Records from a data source
------------------------------------------------
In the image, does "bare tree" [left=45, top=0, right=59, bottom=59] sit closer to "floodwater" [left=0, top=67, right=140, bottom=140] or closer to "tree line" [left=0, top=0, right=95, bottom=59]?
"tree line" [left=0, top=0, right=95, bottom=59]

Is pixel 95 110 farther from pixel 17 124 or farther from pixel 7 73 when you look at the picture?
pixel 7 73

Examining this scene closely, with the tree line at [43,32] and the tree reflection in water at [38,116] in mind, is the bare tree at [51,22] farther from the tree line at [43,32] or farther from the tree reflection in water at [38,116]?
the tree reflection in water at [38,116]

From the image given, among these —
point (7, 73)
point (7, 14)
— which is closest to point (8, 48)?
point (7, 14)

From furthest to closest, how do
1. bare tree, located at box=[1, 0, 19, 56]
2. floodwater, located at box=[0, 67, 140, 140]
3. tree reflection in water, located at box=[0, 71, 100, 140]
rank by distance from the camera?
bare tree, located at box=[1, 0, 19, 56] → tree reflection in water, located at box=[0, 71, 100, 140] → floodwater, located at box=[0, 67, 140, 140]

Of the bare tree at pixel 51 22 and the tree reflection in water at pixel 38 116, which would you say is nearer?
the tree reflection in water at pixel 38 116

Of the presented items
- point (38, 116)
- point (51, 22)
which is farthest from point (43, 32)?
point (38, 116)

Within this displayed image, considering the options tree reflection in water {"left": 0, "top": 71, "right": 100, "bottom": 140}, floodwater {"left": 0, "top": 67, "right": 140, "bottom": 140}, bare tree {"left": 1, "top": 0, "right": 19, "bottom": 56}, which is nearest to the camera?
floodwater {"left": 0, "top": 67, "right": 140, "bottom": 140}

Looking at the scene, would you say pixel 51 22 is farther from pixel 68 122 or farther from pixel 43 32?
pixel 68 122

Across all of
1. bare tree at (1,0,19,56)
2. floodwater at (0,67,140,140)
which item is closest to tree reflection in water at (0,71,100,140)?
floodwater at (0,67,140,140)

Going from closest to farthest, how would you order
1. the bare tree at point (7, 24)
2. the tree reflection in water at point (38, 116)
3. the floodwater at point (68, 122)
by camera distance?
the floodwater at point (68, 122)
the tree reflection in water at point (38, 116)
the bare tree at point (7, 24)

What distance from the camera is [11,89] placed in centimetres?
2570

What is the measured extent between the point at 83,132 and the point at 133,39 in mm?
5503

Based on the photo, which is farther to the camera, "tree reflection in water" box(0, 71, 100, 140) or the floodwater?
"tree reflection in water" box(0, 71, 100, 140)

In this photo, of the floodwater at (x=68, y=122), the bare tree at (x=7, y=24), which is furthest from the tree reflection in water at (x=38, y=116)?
------------------------------------------------
#### Stated task
Rewrite the data above with every "camera" changed to "viewer", keeping all other text the same.

#### Exercise response
In the image, does "bare tree" [left=45, top=0, right=59, bottom=59] sit closer to "floodwater" [left=0, top=67, right=140, bottom=140] or closer to "tree line" [left=0, top=0, right=95, bottom=59]?
"tree line" [left=0, top=0, right=95, bottom=59]

Is pixel 95 110 farther from pixel 17 124 or farther from pixel 7 73 when you look at the picture?
pixel 7 73

Examining this scene closely, with the tree line at [43,32] and the tree reflection in water at [38,116] in mind, is the bare tree at [51,22] farther from the tree line at [43,32] or farther from the tree reflection in water at [38,116]?
the tree reflection in water at [38,116]

From the image given, among these —
point (7, 73)
point (7, 14)
— which is closest to point (8, 48)?
point (7, 14)

From furthest to closest, how do
1. bare tree, located at box=[1, 0, 19, 56]
2. floodwater, located at box=[0, 67, 140, 140]
3. tree reflection in water, located at box=[0, 71, 100, 140]
rank by distance from the viewer?
bare tree, located at box=[1, 0, 19, 56] → tree reflection in water, located at box=[0, 71, 100, 140] → floodwater, located at box=[0, 67, 140, 140]

Of the bare tree at pixel 51 22 and the tree reflection in water at pixel 38 116, which would you say is nearer?
the tree reflection in water at pixel 38 116

Of the presented items
- point (38, 116)
- point (51, 22)
which is farthest from point (43, 32)?
point (38, 116)

Within this displayed image, considering the options tree reflection in water {"left": 0, "top": 71, "right": 100, "bottom": 140}, floodwater {"left": 0, "top": 67, "right": 140, "bottom": 140}, bare tree {"left": 1, "top": 0, "right": 19, "bottom": 56}, which is nearest to the viewer?
floodwater {"left": 0, "top": 67, "right": 140, "bottom": 140}

Looking at the scene, would you say pixel 51 22 is farther from pixel 68 122 or farther from pixel 43 32?
pixel 68 122

Across all of
1. bare tree at (1,0,19,56)
2. floodwater at (0,67,140,140)
which item is closest to tree reflection in water at (0,71,100,140)?
floodwater at (0,67,140,140)

Going from closest to farthest, how would you order
1. the bare tree at point (7, 24)
2. the tree reflection in water at point (38, 116)
3. the floodwater at point (68, 122)
by viewer distance?
the floodwater at point (68, 122)
the tree reflection in water at point (38, 116)
the bare tree at point (7, 24)

What distance from the viewer is [11,89] placed in centimetres?
2570

What is the measured extent between the point at 83,132 and the point at 133,39 in mm?
5503

Based on the photo, which is farther to the viewer, "tree reflection in water" box(0, 71, 100, 140) or the floodwater?
"tree reflection in water" box(0, 71, 100, 140)

In this photo, of the floodwater at (x=68, y=122), the bare tree at (x=7, y=24), which is furthest from the tree reflection in water at (x=38, y=116)?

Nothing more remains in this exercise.